Toplam, bu insanların sayısı 11.2 milyon kişi.
Yine 624 TL’den geliri az olanlar göreceli yoksul.
Bunların sayısı ise 16.7 milyon yurttaş.
Anlayacağınız 16,7 milyon kişi ülkemizde sefilleri oynuyor.
Eşitsizlik artmış aylık 500-600 TL ile insan ancak sürünür.
Bu tabloya göre doyacak mide belli.
Doyuracak gıda da belli.
Ekonomistler büyük laflar ediyor.
Ancak buna rağmen açların ve yoksulların sayısı eksilmiyor artıyor.
Oysa hiç bir din ve inanç insanları aç bırakabilirsiniz demiyor.
Allah herkes rızkıyla doğar sözü ne anlama geldiğini birisi anlatmalı.
Bu durumda yoksulların ve açların yemeklerini birileri çalıyor olmalı.
Dünya’nın her yerinde açların yemeklerini çalan örgütlü bir güç var.
O zaman devletin görevini eksik yada yanlış tanımlıyoruz.

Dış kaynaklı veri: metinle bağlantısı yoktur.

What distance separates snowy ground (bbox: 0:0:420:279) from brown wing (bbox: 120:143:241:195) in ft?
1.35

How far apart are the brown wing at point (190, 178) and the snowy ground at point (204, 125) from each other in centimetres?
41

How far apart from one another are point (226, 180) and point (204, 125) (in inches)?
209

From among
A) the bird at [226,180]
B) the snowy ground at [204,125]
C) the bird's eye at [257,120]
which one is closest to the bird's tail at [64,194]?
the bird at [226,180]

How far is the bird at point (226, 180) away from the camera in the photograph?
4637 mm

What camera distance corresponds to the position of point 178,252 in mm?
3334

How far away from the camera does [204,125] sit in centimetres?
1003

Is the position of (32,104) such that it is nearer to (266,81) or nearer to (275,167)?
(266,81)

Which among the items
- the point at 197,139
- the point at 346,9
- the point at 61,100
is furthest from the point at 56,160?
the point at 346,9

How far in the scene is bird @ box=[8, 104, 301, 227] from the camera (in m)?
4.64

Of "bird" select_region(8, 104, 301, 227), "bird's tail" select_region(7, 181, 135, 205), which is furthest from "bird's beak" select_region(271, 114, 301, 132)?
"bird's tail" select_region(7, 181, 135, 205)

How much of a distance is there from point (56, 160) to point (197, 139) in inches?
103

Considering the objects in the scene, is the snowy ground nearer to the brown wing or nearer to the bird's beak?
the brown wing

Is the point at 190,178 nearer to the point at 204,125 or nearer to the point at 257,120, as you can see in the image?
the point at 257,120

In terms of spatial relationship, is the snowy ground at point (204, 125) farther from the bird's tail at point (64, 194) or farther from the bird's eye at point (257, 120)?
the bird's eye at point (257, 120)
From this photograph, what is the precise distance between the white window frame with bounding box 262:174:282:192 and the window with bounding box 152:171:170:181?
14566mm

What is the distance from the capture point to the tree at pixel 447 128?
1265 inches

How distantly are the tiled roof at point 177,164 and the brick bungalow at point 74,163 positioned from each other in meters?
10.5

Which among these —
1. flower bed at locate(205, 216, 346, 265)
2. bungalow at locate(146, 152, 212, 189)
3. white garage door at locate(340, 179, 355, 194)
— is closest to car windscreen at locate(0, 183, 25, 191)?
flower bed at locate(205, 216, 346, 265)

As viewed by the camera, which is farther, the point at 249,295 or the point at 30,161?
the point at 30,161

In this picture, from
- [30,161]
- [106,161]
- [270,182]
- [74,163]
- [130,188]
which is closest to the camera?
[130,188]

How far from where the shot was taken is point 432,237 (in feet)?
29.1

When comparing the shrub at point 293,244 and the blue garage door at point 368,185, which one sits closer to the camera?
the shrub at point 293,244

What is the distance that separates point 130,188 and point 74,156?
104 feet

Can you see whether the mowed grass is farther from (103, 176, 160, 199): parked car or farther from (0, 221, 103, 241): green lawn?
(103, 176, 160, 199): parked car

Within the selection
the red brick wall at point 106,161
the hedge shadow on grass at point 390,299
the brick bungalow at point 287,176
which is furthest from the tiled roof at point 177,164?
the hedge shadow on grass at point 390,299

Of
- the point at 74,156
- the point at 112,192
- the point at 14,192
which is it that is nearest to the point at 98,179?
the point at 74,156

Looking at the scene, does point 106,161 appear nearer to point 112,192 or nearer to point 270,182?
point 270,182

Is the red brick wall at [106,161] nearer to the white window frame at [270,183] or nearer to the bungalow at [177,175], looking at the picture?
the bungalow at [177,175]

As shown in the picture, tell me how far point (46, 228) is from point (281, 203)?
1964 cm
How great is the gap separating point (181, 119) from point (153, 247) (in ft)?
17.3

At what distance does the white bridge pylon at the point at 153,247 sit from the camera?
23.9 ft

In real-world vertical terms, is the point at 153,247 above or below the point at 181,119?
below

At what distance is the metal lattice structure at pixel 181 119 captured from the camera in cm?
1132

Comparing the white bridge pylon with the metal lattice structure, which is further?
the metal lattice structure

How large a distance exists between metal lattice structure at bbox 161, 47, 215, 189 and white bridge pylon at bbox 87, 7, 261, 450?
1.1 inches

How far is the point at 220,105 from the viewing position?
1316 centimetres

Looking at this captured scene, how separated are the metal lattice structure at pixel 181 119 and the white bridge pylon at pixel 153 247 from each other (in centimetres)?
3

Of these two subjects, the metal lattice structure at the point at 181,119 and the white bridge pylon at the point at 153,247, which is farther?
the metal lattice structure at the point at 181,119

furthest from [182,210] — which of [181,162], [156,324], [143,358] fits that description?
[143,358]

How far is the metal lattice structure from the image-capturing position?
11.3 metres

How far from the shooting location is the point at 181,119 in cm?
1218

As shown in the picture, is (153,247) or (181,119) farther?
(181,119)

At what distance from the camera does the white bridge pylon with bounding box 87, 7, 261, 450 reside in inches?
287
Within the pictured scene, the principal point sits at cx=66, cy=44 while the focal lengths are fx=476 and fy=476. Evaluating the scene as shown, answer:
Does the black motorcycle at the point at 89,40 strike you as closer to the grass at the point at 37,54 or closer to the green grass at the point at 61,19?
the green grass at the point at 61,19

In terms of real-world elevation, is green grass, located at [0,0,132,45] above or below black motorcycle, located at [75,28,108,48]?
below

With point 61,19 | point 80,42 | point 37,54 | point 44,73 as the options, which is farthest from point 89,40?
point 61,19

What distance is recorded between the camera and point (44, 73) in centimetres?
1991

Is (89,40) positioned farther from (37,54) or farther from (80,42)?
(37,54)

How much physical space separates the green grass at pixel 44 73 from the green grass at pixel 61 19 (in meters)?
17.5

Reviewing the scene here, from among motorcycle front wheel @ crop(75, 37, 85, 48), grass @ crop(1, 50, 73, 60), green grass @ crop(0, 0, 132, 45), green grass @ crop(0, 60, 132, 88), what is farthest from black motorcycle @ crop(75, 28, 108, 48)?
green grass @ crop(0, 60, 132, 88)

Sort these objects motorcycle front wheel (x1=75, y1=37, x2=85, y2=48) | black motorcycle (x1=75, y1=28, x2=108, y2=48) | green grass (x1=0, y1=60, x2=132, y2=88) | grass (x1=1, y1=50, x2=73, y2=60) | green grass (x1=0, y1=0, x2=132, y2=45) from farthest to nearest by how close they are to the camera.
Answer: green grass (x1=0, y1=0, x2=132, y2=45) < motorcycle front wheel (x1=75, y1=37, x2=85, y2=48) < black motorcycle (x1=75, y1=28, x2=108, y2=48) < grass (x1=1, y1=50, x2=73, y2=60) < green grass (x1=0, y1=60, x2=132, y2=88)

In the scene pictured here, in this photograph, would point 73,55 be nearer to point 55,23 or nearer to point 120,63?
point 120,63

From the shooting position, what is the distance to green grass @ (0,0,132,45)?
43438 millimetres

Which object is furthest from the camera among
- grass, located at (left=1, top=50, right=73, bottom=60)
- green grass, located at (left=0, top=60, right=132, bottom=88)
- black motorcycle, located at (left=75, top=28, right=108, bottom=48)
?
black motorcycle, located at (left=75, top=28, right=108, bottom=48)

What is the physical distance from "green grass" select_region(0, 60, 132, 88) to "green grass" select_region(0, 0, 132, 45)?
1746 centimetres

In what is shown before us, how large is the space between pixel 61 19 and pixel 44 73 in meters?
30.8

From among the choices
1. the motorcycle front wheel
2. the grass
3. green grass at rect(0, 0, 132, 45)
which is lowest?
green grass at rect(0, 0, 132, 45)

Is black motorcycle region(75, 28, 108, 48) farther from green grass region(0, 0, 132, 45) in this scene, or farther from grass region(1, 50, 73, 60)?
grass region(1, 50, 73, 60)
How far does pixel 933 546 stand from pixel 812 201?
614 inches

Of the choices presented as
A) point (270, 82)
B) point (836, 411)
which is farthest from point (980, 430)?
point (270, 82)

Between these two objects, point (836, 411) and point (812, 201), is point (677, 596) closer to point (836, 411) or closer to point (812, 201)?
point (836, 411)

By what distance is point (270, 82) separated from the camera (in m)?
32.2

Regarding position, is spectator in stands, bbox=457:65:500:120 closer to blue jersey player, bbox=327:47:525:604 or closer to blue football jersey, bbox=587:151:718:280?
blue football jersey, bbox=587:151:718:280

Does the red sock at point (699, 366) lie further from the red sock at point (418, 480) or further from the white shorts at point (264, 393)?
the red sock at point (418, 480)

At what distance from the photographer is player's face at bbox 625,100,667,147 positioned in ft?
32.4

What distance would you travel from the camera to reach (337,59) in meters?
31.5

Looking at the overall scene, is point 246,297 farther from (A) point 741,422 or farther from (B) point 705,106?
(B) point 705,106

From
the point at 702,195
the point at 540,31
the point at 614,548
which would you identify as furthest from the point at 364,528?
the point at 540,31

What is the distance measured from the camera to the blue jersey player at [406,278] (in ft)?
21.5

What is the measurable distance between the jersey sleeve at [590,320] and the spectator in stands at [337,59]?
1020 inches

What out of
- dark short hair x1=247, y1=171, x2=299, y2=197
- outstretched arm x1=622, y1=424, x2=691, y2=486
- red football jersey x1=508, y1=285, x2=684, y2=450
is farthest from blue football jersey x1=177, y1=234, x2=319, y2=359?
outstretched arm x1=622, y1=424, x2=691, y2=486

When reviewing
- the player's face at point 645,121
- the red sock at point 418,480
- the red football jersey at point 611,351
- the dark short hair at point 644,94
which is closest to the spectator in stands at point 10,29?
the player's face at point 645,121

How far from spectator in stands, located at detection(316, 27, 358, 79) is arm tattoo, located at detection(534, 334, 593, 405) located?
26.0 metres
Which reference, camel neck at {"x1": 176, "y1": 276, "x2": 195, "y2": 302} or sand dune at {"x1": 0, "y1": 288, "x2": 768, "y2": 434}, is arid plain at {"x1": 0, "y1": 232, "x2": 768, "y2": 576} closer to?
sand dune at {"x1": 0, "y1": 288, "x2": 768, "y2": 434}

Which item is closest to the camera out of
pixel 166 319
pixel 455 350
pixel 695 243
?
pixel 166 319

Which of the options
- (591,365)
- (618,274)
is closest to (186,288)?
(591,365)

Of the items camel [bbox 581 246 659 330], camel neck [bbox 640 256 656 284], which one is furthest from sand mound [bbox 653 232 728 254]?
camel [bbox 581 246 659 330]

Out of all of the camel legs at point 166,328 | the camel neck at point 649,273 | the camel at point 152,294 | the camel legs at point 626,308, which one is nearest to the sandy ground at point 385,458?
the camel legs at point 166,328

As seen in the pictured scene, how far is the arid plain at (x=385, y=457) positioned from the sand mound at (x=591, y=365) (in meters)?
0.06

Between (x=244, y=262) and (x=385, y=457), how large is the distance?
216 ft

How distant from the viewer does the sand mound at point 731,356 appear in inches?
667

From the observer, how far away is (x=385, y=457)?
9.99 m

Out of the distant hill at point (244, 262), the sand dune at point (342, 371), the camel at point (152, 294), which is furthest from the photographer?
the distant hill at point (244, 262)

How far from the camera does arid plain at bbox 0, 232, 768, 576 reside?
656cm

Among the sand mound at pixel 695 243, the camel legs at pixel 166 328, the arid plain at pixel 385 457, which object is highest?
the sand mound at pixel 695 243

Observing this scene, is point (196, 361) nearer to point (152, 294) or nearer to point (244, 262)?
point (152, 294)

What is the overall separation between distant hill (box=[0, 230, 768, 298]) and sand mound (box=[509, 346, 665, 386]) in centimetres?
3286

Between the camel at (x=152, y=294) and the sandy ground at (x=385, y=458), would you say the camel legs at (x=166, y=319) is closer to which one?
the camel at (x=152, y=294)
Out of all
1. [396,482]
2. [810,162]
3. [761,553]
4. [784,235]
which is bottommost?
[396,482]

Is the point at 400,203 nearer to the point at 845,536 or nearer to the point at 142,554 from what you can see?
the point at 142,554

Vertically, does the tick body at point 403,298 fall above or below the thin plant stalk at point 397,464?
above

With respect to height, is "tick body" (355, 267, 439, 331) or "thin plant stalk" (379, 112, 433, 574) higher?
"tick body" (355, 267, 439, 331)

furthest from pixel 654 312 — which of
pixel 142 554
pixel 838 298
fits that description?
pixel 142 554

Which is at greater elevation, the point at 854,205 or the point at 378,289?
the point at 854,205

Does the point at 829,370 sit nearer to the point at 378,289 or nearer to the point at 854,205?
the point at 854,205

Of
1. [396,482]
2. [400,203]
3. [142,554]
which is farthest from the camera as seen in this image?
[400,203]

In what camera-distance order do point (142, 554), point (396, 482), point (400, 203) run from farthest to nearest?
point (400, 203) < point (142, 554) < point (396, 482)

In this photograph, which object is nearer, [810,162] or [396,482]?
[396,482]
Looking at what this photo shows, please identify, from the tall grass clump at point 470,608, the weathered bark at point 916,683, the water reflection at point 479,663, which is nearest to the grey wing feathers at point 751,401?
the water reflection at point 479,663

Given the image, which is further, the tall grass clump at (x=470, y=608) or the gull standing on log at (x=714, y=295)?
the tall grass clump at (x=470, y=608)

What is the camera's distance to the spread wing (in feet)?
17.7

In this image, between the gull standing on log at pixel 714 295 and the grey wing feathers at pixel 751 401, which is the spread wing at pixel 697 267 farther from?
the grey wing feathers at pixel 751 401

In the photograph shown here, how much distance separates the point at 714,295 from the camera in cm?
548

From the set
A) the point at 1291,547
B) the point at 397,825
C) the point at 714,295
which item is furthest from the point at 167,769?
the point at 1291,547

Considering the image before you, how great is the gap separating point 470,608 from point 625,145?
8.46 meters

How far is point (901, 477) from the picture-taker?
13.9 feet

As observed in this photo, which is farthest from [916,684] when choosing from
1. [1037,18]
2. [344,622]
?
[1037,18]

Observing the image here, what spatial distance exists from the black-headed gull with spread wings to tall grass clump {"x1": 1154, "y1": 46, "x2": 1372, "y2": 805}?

Devletin birinci önceliği toplumunu doyurmak yaşayabilecek bir ortamı ona sağlamaktır.
Şimdilik böyle bir anayasa Dünya’da yok.
Ancak böyle bir tartışma yakın bir zamanda tartışmaya açılırsa hiç şaşırmam.
Çünkü Dünya’da hızla yoksullaşan, fakirleşen büyük bir kitle var.
Bunun yanısıra mal varlıklarını korumak için trilyonlarca lira harcayan kısıtlı sayıda sermaye sahibi var.
Ne demişler biri yer biri bakar kıyamet ondan kopar!